Adib menilai kondisi ini mencerminkan degradasi fungsi PBNU sebagai organisasi yang selama ini menjadi garda terdepan dalam urusan keumatan, baik secara geopolitik maupun domestik.
“Sudah sejak lama PBNU dinilai menjadi garda terdepan untuk urusan geopolitik, urusan domestik, dan bagaimana menjaga umat. Tapi menurut saya, urusan menjaga umat ini menjadi kendor.

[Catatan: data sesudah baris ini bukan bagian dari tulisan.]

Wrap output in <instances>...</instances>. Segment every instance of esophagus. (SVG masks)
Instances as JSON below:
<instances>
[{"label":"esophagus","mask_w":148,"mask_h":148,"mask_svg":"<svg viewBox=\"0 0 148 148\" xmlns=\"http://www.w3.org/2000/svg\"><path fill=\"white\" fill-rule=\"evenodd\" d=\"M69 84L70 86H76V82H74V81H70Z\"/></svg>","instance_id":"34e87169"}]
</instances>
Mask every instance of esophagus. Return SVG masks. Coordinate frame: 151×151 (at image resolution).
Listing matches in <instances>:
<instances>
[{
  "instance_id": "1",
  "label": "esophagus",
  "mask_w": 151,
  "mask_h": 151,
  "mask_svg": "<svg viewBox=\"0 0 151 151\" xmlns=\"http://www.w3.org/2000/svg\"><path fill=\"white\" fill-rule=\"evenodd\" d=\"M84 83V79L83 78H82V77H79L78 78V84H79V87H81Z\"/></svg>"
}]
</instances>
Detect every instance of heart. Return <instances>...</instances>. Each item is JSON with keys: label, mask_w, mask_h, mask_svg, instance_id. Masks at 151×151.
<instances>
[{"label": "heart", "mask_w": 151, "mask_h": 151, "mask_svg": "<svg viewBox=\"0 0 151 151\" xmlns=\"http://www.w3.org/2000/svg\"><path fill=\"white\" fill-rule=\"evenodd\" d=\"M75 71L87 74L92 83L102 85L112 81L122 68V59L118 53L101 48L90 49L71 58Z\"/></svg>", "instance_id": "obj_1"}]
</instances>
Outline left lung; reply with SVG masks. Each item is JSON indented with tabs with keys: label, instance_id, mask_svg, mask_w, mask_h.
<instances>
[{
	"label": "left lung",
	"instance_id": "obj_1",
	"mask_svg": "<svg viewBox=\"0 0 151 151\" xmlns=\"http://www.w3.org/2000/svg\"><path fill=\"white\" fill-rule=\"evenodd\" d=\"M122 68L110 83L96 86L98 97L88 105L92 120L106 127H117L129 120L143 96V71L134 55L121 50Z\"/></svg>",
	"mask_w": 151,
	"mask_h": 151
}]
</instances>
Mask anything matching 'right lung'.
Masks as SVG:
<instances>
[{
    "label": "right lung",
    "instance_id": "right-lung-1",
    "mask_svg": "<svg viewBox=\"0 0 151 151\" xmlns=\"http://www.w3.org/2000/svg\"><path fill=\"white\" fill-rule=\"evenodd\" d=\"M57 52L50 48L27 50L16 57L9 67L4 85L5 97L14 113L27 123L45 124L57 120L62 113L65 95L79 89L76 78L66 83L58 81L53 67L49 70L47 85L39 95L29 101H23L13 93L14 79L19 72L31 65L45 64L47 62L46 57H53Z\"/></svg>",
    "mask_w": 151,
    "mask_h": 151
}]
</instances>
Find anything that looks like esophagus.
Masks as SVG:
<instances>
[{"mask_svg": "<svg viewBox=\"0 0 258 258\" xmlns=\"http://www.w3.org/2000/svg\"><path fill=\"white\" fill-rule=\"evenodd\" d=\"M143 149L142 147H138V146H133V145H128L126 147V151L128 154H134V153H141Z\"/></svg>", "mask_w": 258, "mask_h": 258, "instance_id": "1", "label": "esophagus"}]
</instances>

Sehingga saya turut mengkritisi, sudah lah PBNU itu fokus terhadap umat seutuhnya,” ujar Adib di Jakarta, Selasa (25/11).
Menurut Adib, perpecahan yang terjadi saat ini merupakan konsekuensi langsung dari meningkatnya keterlibatan PBNU dalam politik praktis dalam beberapa tahun terakhir. Kondisi tersebut, katanya, telah memicu munculnya faksi-faksi internal yang menyerupai struktur kekuatan di partai politik.
“Ini karena akumulasi PBNU yang terseret dengan politik praktis sehingga terjadi di dalam internal itu banyak faksi-faksi yang berbeda. Ibarat partai politik bagaimana kita punya celah, kita ingin berkuasa itu saja,” jelasnya.
Adib juga menyoroti meningkatnya daya tawar politik PBNU yang dinilainya kini bahkan lebih besar dibandingkan partai politik dalam hal pengaruh publik dan potensi pengerahan suara. Hal ini membuat PBNU semakin dilirik dalam setiap kontestasi elektoral.
“PBNU malah lebih seksi daripada partai politik sebagai penggedor suara, peraup suara, bahkan kalau mau jujur mungkin untuk meraup pendapatan juga bisa,” kata Adib.
Ia juga mengkhawatirkan adanya pihak luar yang memanfaatkan situasi konflik internal ini untuk kepentingan politik tertentu.
“Karena diduga situasi ini dimanfaatkan oleh tangan tak terlihat dari eksternal yang mencoba mengkooptasi PBNU untuk kepentingan politik,” pungkasnya.